((

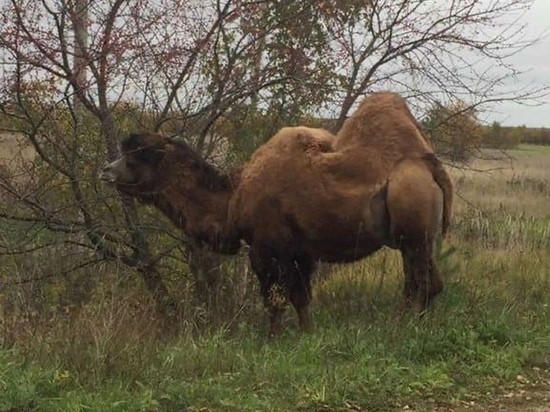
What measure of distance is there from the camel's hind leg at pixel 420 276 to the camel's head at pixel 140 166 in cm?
273

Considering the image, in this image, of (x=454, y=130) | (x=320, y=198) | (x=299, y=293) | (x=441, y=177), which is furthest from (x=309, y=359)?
(x=454, y=130)

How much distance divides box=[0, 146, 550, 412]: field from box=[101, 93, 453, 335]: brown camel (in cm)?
52

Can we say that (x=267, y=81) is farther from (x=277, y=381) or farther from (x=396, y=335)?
(x=277, y=381)

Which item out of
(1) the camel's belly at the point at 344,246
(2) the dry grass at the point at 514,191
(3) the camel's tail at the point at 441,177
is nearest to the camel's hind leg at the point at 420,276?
(1) the camel's belly at the point at 344,246

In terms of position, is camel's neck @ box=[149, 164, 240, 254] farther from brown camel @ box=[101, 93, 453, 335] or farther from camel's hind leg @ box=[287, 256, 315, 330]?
camel's hind leg @ box=[287, 256, 315, 330]

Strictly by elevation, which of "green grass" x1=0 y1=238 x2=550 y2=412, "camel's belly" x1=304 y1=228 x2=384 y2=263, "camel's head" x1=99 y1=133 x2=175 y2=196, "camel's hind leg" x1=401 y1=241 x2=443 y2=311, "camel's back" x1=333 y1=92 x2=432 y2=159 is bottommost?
"green grass" x1=0 y1=238 x2=550 y2=412

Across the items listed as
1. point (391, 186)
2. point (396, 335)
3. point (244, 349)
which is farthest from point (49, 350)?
point (391, 186)

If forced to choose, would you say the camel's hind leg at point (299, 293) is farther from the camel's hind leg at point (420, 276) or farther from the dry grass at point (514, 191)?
the dry grass at point (514, 191)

))

Task goal. Copy the lines starting with the one that contains "Across the items listed as" and continuing through the last line, keeping each one exactly as it appears.

Response to the task.
Across the items listed as
1. point (391, 186)
2. point (396, 335)
3. point (244, 349)
which is farthest from point (49, 350)?
point (391, 186)

If forced to choose, would you say the camel's hind leg at point (299, 293) is farther from the camel's hind leg at point (420, 276) or farther from the dry grass at point (514, 191)?
the dry grass at point (514, 191)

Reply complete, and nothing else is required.